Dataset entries
:::

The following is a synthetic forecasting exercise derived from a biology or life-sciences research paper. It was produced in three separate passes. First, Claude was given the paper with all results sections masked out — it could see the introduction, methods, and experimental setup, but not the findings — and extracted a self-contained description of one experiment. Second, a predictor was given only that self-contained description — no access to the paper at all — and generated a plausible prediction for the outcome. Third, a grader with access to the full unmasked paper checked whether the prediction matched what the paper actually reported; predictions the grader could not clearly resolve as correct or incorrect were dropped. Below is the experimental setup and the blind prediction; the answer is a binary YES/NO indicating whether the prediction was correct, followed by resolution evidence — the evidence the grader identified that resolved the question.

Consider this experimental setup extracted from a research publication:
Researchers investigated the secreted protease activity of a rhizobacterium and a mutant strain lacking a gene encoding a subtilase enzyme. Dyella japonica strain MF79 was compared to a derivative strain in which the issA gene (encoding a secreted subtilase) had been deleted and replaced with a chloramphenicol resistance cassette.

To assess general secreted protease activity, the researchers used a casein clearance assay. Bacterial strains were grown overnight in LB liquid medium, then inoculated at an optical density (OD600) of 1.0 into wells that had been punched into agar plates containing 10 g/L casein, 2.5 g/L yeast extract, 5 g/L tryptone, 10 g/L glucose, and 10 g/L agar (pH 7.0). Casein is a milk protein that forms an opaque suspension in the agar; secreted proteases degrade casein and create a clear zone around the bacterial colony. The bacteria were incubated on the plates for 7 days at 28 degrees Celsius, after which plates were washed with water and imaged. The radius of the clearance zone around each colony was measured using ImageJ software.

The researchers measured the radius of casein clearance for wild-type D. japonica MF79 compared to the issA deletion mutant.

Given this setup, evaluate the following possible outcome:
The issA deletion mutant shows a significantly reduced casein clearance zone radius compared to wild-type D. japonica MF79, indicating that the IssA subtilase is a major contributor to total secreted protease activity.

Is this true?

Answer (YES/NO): YES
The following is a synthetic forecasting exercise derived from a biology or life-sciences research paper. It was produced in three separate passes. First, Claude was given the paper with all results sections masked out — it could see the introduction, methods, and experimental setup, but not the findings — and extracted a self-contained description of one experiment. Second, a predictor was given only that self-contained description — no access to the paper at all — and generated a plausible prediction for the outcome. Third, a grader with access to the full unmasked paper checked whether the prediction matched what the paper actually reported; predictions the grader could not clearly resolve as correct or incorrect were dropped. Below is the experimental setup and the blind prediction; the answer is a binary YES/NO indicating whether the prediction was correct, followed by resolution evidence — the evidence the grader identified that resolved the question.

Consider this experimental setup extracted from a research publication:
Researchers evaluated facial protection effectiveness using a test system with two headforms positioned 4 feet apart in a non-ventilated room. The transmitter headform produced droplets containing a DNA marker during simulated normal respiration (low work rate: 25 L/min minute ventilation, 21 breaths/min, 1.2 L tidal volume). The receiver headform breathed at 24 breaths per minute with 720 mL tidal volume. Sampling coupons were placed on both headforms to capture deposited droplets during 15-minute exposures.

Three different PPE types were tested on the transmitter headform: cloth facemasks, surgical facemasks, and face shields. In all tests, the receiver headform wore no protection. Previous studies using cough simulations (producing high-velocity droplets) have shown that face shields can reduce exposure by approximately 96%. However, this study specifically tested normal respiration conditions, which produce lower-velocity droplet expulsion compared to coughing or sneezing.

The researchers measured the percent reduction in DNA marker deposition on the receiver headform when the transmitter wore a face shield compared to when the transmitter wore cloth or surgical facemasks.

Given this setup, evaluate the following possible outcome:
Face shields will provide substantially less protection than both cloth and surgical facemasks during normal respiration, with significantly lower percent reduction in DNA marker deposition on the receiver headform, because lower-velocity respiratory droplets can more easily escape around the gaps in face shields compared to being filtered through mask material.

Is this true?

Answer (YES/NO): NO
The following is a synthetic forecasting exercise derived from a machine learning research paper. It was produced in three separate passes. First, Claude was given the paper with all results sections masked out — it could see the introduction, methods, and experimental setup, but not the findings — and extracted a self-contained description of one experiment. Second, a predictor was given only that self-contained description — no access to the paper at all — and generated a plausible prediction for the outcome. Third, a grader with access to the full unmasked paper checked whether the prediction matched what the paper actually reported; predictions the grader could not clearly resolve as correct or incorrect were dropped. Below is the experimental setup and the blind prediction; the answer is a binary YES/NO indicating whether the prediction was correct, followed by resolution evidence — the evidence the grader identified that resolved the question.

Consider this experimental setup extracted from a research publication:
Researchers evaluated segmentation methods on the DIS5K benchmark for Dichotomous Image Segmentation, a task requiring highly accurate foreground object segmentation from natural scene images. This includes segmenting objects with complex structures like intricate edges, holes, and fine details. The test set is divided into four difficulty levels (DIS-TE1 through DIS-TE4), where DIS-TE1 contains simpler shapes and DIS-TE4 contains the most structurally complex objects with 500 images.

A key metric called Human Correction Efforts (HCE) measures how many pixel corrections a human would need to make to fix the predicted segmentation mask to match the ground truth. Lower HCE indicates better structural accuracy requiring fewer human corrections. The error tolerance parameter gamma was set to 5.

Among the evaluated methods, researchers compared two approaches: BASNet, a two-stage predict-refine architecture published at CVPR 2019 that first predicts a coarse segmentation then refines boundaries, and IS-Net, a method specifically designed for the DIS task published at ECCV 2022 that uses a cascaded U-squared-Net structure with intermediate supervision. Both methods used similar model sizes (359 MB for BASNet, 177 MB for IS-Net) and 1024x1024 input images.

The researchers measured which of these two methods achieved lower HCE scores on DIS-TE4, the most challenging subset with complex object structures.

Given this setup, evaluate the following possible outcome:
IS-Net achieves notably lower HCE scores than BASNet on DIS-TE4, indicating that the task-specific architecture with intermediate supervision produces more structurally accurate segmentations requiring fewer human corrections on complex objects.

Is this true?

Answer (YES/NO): NO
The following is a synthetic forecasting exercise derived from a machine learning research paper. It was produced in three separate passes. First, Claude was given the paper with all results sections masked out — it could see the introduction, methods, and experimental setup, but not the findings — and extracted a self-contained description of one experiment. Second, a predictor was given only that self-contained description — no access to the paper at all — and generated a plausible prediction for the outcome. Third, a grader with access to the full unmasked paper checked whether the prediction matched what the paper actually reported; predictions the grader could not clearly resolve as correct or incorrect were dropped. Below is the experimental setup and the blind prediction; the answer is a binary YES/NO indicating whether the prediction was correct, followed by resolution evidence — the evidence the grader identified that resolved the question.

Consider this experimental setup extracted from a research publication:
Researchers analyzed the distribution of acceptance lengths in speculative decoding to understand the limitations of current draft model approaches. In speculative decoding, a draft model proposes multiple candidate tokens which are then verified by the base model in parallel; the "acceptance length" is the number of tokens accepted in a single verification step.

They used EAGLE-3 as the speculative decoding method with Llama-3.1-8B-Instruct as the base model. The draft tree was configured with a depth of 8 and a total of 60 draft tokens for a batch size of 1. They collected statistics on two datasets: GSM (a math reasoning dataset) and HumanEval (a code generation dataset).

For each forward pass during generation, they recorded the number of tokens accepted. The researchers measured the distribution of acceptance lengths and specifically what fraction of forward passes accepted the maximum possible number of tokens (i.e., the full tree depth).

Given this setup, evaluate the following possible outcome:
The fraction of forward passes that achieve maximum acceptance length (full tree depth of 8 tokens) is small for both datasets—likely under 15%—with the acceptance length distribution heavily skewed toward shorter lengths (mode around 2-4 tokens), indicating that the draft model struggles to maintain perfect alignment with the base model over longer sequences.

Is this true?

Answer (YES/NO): NO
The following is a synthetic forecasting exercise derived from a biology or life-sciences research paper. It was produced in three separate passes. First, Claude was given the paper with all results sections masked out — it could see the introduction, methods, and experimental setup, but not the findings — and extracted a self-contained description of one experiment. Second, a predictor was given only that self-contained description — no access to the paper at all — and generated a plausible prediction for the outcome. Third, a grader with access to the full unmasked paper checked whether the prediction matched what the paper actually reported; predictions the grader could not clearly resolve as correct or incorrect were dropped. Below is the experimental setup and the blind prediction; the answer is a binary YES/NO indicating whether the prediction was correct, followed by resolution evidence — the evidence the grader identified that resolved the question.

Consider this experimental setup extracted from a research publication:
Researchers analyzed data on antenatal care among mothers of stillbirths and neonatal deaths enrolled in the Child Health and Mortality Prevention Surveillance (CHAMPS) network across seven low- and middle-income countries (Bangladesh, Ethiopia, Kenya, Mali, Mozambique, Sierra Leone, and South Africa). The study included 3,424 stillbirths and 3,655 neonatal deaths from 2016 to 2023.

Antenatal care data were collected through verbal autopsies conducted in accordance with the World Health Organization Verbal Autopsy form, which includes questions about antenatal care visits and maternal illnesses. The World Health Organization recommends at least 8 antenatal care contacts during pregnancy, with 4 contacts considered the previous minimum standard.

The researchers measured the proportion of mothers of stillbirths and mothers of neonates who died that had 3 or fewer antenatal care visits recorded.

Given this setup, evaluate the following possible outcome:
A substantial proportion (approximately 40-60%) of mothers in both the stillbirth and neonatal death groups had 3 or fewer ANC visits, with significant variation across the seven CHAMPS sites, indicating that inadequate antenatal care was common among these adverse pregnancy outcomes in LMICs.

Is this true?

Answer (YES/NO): YES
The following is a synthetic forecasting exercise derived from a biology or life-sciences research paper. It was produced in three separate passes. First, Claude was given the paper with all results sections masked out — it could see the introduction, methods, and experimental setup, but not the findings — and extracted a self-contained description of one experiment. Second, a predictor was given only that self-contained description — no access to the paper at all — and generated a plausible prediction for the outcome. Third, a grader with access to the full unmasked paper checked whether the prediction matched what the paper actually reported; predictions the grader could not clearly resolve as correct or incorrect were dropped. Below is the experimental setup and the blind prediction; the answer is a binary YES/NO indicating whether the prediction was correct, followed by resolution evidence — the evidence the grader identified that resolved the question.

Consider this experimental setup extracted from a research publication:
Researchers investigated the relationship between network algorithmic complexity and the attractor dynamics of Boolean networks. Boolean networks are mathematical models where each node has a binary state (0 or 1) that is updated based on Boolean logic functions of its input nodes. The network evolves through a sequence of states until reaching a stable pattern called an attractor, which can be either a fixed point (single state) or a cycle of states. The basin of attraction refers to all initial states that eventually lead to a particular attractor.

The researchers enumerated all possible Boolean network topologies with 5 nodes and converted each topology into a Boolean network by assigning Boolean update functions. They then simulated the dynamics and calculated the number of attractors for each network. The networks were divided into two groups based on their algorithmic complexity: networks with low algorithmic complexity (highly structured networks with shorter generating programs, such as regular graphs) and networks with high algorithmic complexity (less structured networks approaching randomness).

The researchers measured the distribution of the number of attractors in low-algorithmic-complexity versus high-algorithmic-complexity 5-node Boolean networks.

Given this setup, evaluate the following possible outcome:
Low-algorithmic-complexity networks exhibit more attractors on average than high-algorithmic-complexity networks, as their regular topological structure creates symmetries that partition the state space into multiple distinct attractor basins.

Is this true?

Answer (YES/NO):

:::

- TO DO -
Tell how many lines above hold "cloth", nothing more.

- ANSWER FOR THIS EXERCISE -
3